For cGAS KO, oligonucleotides that delete the first exon containing ATG sites and target the following sequence: upstream 5′-GGCCAGCCTCTTCGCGGCAT-3′ and downstream 5′-GGCCCCCATTCTCGTACGGA-3′ (Invitrogen), were synthesized by Integrated DNA Technologies. They were inserted into PX330 plasmids and transfected into U2OS-TRE cells. Primers designed for genotyping polymerase chain reaction (PCR) were as follows: forward, 5′-TGTTTTGTGATGGACTCTTTTTC-3′; reverse, 5′-CGTGCTCATAGTAGCTCCCGGTG-3′ (Invitrogen). After 48 hours, single cells were spread in a 96-well plate to obtain monoclonal colonies.
For U2OS-TRE green fluorescent protein (GFP)–cGAS stable expression, complementary DNAs of WT and mutant cGAS were subcloned into the pTY-IRES-Hygro vector with an N-terminal flag tag. The vectors were cotransfected with packaging plasmids into 293FT cells for virus packaging. The culture medium was changed 8 hours after transfection. Forty-eight hours later, the medium was collected and filtered with a 0.45-μm filter (Millex-HA, SLHAM33SS). The U2OS-TRE cells were cultured in a medium mixed with normal DMEM (10% FBS) at a 1:1 ratio. Polybrene (10 μg/ml) was added to the culture system to promote efficiency. Forty-eight hours later, the cells were cultured in DMEM (10% FBS) with hygromycin (1 μg/ml), and the medium was changed once every 2 days.

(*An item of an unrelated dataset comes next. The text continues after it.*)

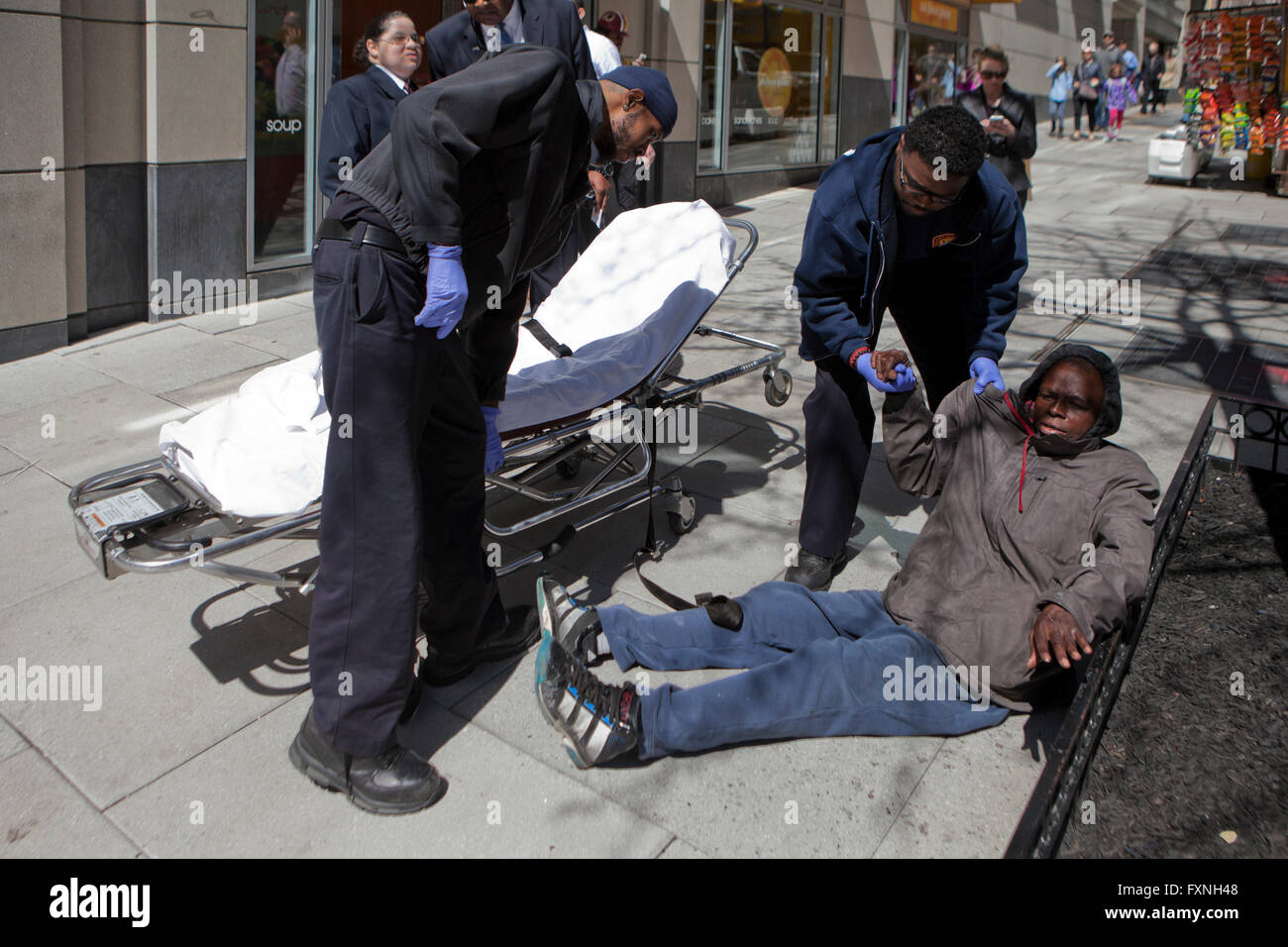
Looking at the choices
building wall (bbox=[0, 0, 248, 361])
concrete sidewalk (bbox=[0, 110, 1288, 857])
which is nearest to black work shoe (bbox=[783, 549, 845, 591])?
concrete sidewalk (bbox=[0, 110, 1288, 857])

Plasmids, siRNAs, and chemicals
Plasmids and siRNAs were transfected with Lipofectamine 2000 (Thermo Fisher Scientific, 11668019) and DharmaFECT 1 (Dharmacon, T-2001-03), respectively, using standard protocols. MB21D1 (cGAS) siRNA was purchased from Dharmacon (M-015607-01-0005) and SMARTpool; siGENOME TMEM173 siRNA was purchased from Dharmacon (M-024333-00-0005). siRNA targeting RRM2 (sense, 5′-GCGAUUUAGCCAAGAAGUUCA-3′; antisense, 5′-UGAACUUCUUGGCUAAAUCGC-3′) was purchased from Dharmacon. Flag-cGAS truncation and the mutant plasmid transfection protocol were also described in a previous study (19). Hydrogen peroxide solution (216763, Sigma-Aldrich), HU (H8627, Sigma-Aldrich), ETO (E1383, Sigma-Aldrich), and cisplatin (232120, Sigma-Aldrich) were purchased from the company.

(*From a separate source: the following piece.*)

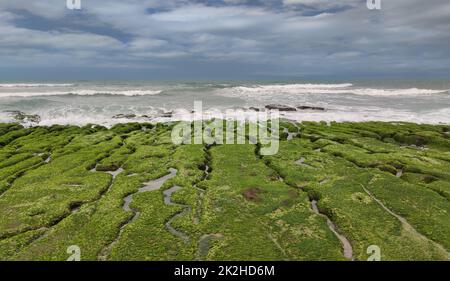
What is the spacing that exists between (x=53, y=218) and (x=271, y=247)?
36.0 feet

Proliferation assay and cell cycle profiling via flow cytometry
For determining proliferation rate, cells (3 × 104 cells/ml) were seeded in coverslipped six-well plates and incubated at 37°C for 24 hours to adhere. The number of BJ cGAS−/−, U2OS cGAS−/− or overexpressed GFP-cGAS U2OS, and MEF cGAS−/− cells compared with their controls was counted every day until arriving at high density.

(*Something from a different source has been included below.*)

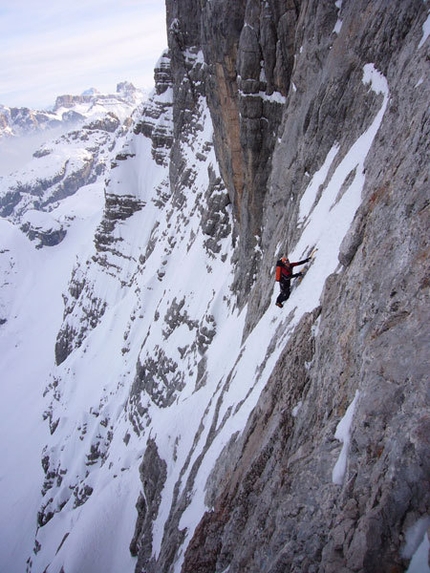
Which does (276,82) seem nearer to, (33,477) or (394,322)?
(394,322)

For cell cycle profiling, the cells were treated with 10 μM EdU for 1 hour and then trypsinized and washed once with phosphate-buffered saline (PBS). Then, cells were fixed in cold 70% ethanol at 4°C overnight, which can be stored for up to 1 week. The Click-iT EdU Alexa Fluor 488 Flow Cytometry Assay Kit (Invitrogen) was used. The cells were washed once with 2% bovine serum albumin (BSA) in PBS and incubated in PBS with 2% BSA, propidium iodide (PI) (50 μg/ml), and RNase A (100 μg/ml) in the dark for 30 min at 37°C. Cells were selected by SSC (side scatter) and FSC (forward scatter) through flow cytometry. DNA stained with PI reflected the cell cycle stage.
DNA fiber assay
Cells were pulse-labeled with 25 μM CldU (Sigma-Aldrich, C6891mg) and 250 μM IdU (Sigma-Aldrich, I7125-5g) at indicated times, with or without treatment, as reported in the experimental schemes. DNA fibers were prepared as previously reported (27). For the immunodetection of labeled tracks, the following primary antibodies were used: anti-CldU [rat monoclonal anti–5-bromo-2′-deoxyuridine (BrdU)/CldU; BU1/75 ICR1, Novus, 1:100] and anti-IdU (mouse monoclonal anti-BrdU/IdU; clone B44, Becton Dickinson, 1:50). The secondary antibodies were goat anti-mouse Alexa Fluor 594 (Abcam, ab150116, 1:200) or goat anti-rat Alexa Fluor 488 (Abcam, ab150157, 1:200). The incubation with antibodies was accomplished in a humidified chamber for 1 hour at room temperature. Images were acquired randomly from fields with untangled fibers using a Nikon Eclipse 80i fluorescence microscope, equipped with a video confocal system. The length of labeled tracks was measured using Fiji software, and values were converted into kilobases using the conversion factor of 1 μm = 2.59 kb. A minimum of 100 individual fibers was analyzed for each experiment, and the mean of at least three independent experiments is presented. Statistical analysis was performed using GraphPad Prism Software.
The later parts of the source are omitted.